I like the perceived theme throughout Eclipse Blindness, and I think it works well with Endometrium Cuntplow’s blend of rhythm and harshness. And thanks to the excellent production values and packaging from Obfuscated Records, this is an album that’s worth your listen and your money.
One lengthy track populates Patience Wears Thin from Circuit Wound, the noise project of Jay Howard. He’s got a lot of releases under his belt, so his seniority has been proven in the noise field. This release, which clocks in around 35 minutes, pairs drones with harsher noise as Circuit Wound molds the sound over the entirety of the track.
“Patience Wears Thin” begins with a light droning; a ringing tone pulses softly, sometimes changing pitch as other quiet tones enter. It’s all seemingly calm – not really the sort of thing one might expect from a project named Circuit Wound – and the peace stretches out over long minutes. It begins to drain on the listener – with one long track, it’s going to get pretty boring if this drone continues to repeat. And then the harsh blasts of heavily modulated noise kicks in, the heady blasts of very harsh and high-pitched static with the oscillating tones of knob twists and turns.
For the most part, this type of abstract and uncalculated noise isn’t my favorite, but in “Patience Wears Thin” the abrasive wallop of random bursts of noise works after the heavily repetitive beginning. It’s an obvious ode to the title; Circuit Wound waits and waits for the listener to slip into a comatose state expecting the drone to continue on, and then hits with a relentless assault. The layering of the cacophony, too, is some of the better harsh noise I’ve heard.
Everything eventually slips back into normalcy with an ending sustained note that carries us through. Circuit Wound continues to try our patience after each arc, continuing the same pattern just long enough for us to wish he’d move on – and then it does, to other avenues of exploration.

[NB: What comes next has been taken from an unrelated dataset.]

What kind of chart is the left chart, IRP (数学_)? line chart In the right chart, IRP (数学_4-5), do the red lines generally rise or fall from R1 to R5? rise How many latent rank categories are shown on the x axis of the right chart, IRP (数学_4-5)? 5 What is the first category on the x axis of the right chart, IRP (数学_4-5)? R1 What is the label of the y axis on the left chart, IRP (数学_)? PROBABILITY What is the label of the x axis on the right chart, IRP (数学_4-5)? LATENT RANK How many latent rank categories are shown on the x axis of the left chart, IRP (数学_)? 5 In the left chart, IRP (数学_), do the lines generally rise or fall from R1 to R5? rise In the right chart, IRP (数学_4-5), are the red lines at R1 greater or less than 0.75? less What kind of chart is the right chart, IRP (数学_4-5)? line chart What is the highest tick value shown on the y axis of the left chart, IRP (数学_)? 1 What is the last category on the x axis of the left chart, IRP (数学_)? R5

Pulsating Cyst is a relatively new project that I haven’t heard of, but this short 7″ LP from Obfuscated Records marks a good beginning for any noise fan. With three tracks and two locked grooves, Horrible Signal is a good introduction to the sort of droning noise that Pulsating Cyst brings to the table.
Horrible Signal is compiled from live excerpts, though I’m not sure how (each track has a coherent feeling to it, so I wonder if these tracks were performed entirely or constructed from others). We start with “Alien – SF Dissonance Party/The Lab”, a track that plods away with squeals of noise and deep droning constructions. It’s the longest of the three, but its direction is obvious from the start; Pulsating Cyst continues the sound throughout, and incorporates different pulsations from noise to give it that thematic imagery of an alien spaceship on course for planet Earth. It ends with a locked groove that’s quite hypnotic, beginning with bassy beats and ending with a whoosh of static.
The flip side continues with two quick cuts. The first, “Monster – Sound Invocation/The Handbag Factory” features heavy shuddering bass lines and occasional squeals and peals of electronics outbursts as well as shimmery digital-like noise in the background. It often reminds of some of Merzbow’s output; the electronics are seriously decayed and whining, and Pulsating Cyst loves to let them squawk in distress. “Broadcast – Open Windows/Kill Radio” has more of those wonky electronics sounds – whirring, shifting textures, very laser-like blasts of noise, and occasional feedback scrapes. It’s short and grating, the type of harsh noise that’s always memorable. We end with another pulsing locked groove, this one simpler but still a joy to keep spinning.
Horrible Signal is a short but excellent release, and I would take it any day over a long blast of repetitive and overdone harsh noise. It’s a fresh dose of sound – Pulsating Cyst doesn’t linger too long on the same sounds, but the idea of each track remains even as the textures are shifted.